======== Records to use ========

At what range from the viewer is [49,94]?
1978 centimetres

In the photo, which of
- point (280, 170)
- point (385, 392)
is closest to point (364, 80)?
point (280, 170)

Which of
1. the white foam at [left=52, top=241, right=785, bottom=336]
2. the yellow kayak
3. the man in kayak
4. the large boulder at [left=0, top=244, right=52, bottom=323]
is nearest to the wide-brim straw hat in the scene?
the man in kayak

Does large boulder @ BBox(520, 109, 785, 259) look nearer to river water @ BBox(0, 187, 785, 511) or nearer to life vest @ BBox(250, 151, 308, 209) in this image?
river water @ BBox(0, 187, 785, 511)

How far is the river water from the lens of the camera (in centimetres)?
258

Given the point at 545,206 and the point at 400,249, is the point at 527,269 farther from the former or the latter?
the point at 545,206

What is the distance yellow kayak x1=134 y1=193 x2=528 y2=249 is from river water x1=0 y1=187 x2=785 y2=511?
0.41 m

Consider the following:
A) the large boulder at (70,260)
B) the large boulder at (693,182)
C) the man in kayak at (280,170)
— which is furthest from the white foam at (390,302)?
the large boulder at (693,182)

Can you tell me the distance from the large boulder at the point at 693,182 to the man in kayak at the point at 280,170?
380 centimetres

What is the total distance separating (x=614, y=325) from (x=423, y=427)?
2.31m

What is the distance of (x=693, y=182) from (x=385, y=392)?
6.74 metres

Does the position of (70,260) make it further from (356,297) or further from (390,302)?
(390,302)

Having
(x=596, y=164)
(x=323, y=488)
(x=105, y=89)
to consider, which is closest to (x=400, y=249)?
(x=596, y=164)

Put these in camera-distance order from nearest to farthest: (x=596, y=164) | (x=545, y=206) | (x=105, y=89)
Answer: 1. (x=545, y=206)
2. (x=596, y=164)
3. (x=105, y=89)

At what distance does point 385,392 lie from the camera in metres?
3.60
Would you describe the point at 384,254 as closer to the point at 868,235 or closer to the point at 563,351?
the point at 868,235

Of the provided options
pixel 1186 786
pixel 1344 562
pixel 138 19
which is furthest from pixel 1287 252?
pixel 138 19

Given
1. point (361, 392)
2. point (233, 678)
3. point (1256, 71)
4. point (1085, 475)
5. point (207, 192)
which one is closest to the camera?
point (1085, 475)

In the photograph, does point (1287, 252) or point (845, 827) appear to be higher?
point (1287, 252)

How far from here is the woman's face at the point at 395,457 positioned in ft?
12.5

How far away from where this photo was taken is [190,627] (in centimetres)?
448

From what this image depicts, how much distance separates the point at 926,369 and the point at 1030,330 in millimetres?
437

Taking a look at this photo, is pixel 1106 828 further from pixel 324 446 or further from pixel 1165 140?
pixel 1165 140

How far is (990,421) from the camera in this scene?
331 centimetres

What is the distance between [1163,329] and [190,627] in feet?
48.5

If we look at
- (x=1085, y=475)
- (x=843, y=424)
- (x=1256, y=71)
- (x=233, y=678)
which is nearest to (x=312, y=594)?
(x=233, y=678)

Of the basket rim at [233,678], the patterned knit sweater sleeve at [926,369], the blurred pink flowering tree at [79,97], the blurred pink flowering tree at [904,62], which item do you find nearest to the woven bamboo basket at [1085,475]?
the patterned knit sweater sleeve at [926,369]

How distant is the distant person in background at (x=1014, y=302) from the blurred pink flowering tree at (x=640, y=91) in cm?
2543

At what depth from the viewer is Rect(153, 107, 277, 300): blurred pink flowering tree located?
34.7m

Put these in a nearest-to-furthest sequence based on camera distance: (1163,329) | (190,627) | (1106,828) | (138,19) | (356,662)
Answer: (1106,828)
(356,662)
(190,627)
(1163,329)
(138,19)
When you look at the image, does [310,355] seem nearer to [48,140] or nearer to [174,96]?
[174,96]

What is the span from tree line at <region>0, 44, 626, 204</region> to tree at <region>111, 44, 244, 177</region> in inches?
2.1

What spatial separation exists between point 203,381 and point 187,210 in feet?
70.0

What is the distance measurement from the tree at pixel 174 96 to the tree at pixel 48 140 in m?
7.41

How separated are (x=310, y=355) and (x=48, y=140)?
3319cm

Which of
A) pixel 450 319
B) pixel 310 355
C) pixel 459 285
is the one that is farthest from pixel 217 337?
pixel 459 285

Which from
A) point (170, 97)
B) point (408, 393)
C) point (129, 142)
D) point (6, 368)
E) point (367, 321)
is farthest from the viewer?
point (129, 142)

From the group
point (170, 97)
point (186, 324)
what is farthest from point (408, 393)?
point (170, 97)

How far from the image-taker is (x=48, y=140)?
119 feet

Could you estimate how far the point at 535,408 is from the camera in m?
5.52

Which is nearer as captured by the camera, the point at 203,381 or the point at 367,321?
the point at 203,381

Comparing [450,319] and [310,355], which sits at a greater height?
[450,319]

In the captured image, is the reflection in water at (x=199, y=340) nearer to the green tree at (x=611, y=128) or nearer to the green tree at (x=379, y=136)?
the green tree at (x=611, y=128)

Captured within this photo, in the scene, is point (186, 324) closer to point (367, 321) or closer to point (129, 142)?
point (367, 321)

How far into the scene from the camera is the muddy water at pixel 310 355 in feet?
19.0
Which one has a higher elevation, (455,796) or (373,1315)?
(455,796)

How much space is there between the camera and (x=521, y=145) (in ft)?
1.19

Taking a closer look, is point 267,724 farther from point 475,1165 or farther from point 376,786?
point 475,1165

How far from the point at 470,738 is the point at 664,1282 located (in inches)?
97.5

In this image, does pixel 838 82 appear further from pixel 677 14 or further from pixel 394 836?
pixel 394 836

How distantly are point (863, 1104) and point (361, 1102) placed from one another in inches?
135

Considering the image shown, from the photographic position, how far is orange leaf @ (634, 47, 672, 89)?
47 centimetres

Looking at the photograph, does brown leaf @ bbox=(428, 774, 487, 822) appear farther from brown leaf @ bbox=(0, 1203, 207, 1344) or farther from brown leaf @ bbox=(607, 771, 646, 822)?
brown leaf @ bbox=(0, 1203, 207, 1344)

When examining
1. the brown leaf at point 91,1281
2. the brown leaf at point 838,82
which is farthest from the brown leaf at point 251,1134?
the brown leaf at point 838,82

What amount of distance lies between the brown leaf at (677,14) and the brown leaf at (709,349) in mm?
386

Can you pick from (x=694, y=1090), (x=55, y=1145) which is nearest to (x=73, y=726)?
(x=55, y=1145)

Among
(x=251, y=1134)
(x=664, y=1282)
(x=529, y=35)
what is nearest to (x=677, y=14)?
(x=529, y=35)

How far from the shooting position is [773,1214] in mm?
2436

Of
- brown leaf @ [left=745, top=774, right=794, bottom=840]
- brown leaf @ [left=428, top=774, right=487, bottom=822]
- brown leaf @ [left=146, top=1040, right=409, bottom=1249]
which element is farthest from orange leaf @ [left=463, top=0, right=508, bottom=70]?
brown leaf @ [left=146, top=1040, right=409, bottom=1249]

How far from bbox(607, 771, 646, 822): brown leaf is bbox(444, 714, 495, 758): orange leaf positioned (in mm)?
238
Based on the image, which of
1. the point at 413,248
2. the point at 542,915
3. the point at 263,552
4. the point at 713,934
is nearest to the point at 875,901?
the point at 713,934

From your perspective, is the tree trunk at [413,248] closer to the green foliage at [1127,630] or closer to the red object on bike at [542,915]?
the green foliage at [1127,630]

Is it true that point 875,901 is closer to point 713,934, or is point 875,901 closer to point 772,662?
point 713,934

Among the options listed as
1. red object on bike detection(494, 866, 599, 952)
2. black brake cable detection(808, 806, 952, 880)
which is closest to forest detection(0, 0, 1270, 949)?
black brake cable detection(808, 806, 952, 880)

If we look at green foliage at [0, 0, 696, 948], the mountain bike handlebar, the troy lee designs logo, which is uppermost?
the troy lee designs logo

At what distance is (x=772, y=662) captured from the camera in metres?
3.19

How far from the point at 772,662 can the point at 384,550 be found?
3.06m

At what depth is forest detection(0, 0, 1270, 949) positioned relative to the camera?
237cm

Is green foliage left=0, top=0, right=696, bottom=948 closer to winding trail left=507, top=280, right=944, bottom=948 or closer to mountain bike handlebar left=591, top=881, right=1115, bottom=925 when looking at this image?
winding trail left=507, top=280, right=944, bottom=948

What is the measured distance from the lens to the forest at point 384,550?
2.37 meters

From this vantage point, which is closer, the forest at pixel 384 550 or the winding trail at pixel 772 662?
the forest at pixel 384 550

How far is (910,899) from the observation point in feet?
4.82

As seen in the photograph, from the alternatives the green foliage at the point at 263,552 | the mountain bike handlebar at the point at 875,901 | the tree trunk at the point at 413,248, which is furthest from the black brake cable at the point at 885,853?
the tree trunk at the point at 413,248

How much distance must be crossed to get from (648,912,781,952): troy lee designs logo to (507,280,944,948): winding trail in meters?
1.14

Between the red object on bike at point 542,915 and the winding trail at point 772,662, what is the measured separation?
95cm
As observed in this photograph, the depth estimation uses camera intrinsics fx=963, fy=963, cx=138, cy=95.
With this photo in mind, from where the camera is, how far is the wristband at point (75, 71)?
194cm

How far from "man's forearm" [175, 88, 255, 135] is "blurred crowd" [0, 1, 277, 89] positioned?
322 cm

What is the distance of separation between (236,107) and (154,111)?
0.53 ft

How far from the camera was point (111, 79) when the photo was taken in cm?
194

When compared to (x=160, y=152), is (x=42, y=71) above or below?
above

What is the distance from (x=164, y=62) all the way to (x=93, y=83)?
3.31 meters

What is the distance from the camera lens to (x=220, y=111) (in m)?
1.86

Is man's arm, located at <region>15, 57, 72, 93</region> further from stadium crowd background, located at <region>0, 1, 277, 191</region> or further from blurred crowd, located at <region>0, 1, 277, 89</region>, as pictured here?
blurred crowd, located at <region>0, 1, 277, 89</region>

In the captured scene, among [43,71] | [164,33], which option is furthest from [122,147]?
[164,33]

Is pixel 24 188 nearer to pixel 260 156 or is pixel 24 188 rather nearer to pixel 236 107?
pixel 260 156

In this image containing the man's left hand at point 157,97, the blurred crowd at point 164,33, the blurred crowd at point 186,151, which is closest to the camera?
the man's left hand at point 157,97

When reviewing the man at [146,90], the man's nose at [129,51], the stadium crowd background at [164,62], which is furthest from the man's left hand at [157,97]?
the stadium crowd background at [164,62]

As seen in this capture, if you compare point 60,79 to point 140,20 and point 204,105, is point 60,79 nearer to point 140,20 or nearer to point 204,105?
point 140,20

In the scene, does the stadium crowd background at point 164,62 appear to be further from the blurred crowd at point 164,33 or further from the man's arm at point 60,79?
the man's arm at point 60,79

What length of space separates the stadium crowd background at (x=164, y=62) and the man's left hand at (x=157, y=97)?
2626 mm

========

Rewrite the lines from the first one above through the line containing "3. (x=105, y=89)", both included, as a JSON list of strings with one string per line and blank lines left out.

Answer for the task
[
  "At what range from the viewer is [49,94]?",
  "1978 centimetres",
  "In the photo, which of",
  "- point (280, 170)",
  "- point (385, 392)",
  "is closest to point (364, 80)?",
  "point (280, 170)",
  "Which of",
  "1. the white foam at [left=52, top=241, right=785, bottom=336]",
  "2. the yellow kayak",
  "3. the man in kayak",
  "4. the large boulder at [left=0, top=244, right=52, bottom=323]",
  "is nearest to the wide-brim straw hat in the scene?",
  "the man in kayak",
  "Does large boulder @ BBox(520, 109, 785, 259) look nearer to river water @ BBox(0, 187, 785, 511) or nearer to life vest @ BBox(250, 151, 308, 209) in this image?",
  "river water @ BBox(0, 187, 785, 511)",
  "How far is the river water from the lens of the camera (in centimetres)?",
  "258",
  "Given the point at 545,206 and the point at 400,249, is the point at 527,269 farther from the former or the latter?",
  "the point at 545,206",
  "What is the distance yellow kayak x1=134 y1=193 x2=528 y2=249 is from river water x1=0 y1=187 x2=785 y2=511?",
  "0.41 m",
  "Consider the following:",
  "A) the large boulder at (70,260)",
  "B) the large boulder at (693,182)",
  "C) the man in kayak at (280,170)",
  "— which is furthest from the white foam at (390,302)?",
  "the large boulder at (693,182)",
  "Can you tell me the distance from the large boulder at the point at 693,182 to the man in kayak at the point at 280,170?",
  "380 centimetres",
  "What is the total distance separating (x=614, y=325) from (x=423, y=427)?",
  "2.31m",
  "What is the distance of (x=693, y=182) from (x=385, y=392)?",
  "6.74 metres",
  "Does the position of (70,260) make it further from (356,297) or further from (390,302)?",
  "(390,302)",
  "Having",
  "(x=596, y=164)",
  "(x=323, y=488)",
  "(x=105, y=89)",
  "to consider, which is closest to (x=400, y=249)?",
  "(x=596, y=164)",
  "Put these in camera-distance order from nearest to farthest: (x=596, y=164) | (x=545, y=206) | (x=105, y=89)",
  "Answer: 1. (x=545, y=206)",
  "2. (x=596, y=164)",
  "3. (x=105, y=89)"
]